Saxton is very proud of the North Point teachers and their rise to the occasion. “Learning how to reach those students has been a challenge for them. It’s been a whole mindset change, and they have been so welcoming. It’s hard to get new students on and off throughout the year. They’ve been amazing in taking on new students regardless of background.”

Saxton said many staff members use a district grant to pay for online training to teach multilingual learners. The training is a 29-hour program similar to getting an English Language Learning endorsement.

“The front office staff are doing an amazing job of hooking parents up with resources. A lot of times, they don’t have devices or internet in their homes. They [staffers] help with registration, school lunch, Skyward, all are new things no matter where you’re from,” said Saxton.

According to Becerra, the District supports integrated language acquisition at every level. This support includes access to videos, grade-level teaching resources, a curriculum for English language acquisition and literacy skills, and welcoming packages in ten languages. The District also receives supplemental funding from the state for higher-population schools to pay for programs and paraeducators.

Along with teacher training and hiring new multilingual staff, Lehi schools welcome these students in other ways to support them and unify student bodies.

“Innovation is taking place, and we’re seeing some great work,” said Becerra. 

At Viewpoint, new multilingual learning students are paired with another student who speaks the same language to provide a tour of the school and help navigate classes. “It can be terrifying coming somewhere new where you don’t speak the language. “This pairing with other students] empowers students to help other students,” said Barth.

Viewpoint also arranged a tour of local college campuses for some of the school’s multilingual learning students. “We wanted them to see what next level education looks like and see their potential beyond just high school,” said Barth. Students also visited M-Tech to see opportunities available even in high school. “Many students said they had no idea these things were so close. What an opportunity to start opening their eyes to the vast opportunities out there,” Barth said.


Dry Creek is planning a parent outreach, kicking off with a dinner and classes for students and parents. “We need to do something to bridge the gap and make them feel welcome,” said Worlton. They have started a Hope Squad, and those students and the student council have taken a leadership role in helping new multilingual students feel supported and included despite the language barrier. “It’s been neat to see,” Worlton said.

North Point has chosen “We Belong” as its theme this year. It’s an acronym for belonging, empathy, listening, optimism, nurturing, kindness, and grit. Each month, the school focuses on a characteristic to bring students together and make them feel welcome. They started the year with an assembly where local author Gayle Holdman read her book, “The Piece That Is You.” The book explains how stained-glass art combines shapes and colors, which are pieced together to form a whole.

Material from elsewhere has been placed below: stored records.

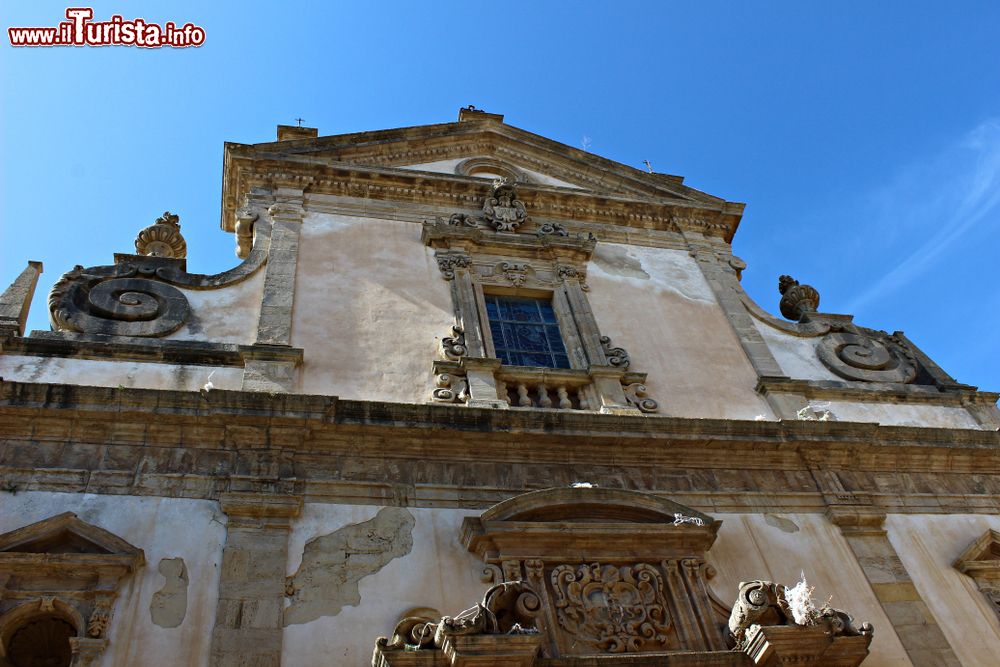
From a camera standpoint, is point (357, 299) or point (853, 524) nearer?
point (853, 524)

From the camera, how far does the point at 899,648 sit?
258 inches

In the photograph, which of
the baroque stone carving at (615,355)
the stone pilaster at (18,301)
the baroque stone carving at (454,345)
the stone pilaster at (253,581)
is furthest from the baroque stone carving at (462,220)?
the stone pilaster at (253,581)

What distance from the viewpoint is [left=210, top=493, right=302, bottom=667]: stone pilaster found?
5.50 metres

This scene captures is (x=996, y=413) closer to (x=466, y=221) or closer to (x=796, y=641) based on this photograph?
(x=796, y=641)

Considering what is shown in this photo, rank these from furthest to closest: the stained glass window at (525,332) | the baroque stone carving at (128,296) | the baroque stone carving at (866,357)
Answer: the baroque stone carving at (866,357) < the stained glass window at (525,332) < the baroque stone carving at (128,296)

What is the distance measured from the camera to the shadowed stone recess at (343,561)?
5859mm

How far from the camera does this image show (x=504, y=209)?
1034 centimetres

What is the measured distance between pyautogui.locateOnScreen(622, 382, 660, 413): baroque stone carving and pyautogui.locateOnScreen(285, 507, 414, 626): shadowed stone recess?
2.70m

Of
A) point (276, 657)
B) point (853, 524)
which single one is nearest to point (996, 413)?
point (853, 524)

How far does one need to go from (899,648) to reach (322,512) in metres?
4.57

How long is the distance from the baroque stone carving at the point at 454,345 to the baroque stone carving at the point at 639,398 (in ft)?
5.35

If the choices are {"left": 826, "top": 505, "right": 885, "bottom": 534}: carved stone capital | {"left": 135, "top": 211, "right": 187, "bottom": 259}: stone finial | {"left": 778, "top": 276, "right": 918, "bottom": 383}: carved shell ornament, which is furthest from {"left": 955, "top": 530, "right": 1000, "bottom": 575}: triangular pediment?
{"left": 135, "top": 211, "right": 187, "bottom": 259}: stone finial

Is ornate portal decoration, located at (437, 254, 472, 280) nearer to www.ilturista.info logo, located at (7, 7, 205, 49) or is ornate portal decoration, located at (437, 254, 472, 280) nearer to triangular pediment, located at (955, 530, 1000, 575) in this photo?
www.ilturista.info logo, located at (7, 7, 205, 49)

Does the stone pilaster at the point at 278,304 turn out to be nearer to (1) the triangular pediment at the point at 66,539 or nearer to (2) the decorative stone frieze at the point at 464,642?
(1) the triangular pediment at the point at 66,539
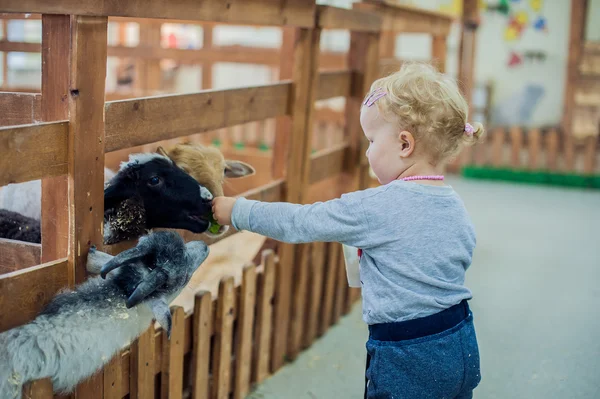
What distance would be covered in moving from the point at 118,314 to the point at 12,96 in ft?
2.02

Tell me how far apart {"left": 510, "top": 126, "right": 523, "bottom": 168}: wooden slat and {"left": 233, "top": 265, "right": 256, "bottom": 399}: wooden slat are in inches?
242

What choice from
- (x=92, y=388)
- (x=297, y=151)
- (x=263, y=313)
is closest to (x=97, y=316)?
(x=92, y=388)

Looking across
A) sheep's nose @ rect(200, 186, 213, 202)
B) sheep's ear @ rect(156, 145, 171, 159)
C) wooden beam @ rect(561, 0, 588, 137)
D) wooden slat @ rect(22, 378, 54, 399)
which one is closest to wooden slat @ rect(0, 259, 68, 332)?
wooden slat @ rect(22, 378, 54, 399)

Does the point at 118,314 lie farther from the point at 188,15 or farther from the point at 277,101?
the point at 277,101

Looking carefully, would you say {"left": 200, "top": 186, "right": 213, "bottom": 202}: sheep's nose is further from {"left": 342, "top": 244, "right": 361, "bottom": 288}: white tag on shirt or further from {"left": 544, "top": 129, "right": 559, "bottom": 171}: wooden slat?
{"left": 544, "top": 129, "right": 559, "bottom": 171}: wooden slat

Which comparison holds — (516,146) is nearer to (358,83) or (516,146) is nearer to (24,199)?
(358,83)

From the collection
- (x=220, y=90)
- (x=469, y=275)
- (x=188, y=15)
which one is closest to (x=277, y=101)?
(x=220, y=90)

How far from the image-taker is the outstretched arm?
1.85 metres

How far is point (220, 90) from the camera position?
2500 millimetres

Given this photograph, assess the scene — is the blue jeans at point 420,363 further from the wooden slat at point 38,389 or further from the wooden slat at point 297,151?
the wooden slat at point 297,151

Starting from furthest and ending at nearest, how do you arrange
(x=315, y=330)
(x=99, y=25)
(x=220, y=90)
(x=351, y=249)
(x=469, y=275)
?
(x=469, y=275) → (x=315, y=330) → (x=220, y=90) → (x=351, y=249) → (x=99, y=25)

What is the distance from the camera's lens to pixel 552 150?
325 inches

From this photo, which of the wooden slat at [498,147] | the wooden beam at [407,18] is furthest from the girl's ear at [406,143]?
the wooden slat at [498,147]

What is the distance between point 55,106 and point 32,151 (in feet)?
0.53
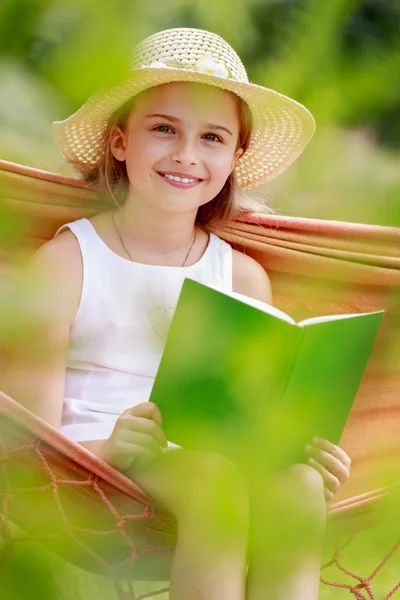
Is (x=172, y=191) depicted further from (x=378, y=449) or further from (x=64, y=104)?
(x=64, y=104)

North Point has also expanded its library to include books in different languages. Saxton said teachers traveling out of the country have bought books in those places and languages to add to the collection. They have also started sending home all school communications in both English and Spanish. Their school gym is lined with flags from countries around the world.

The school administrators admire the multilingual learning students’ ability to adapt. “They have such resilience, and they are on it, and it’s so fun to see them grasp things and their eyes light up,” said Barth. 

Becerra said, “If you provide multilingual learning students with support and an environment to thrive, they will step up. Kids are so resilient.”

Lehi’s schools will continue to show resilience and adaptability. “We love welcoming the world to our school, no matter the background or culture,” said Saxton. We don’t see it as a challenge. We see it as an opportunity to gain new cultural experiences and empathy.”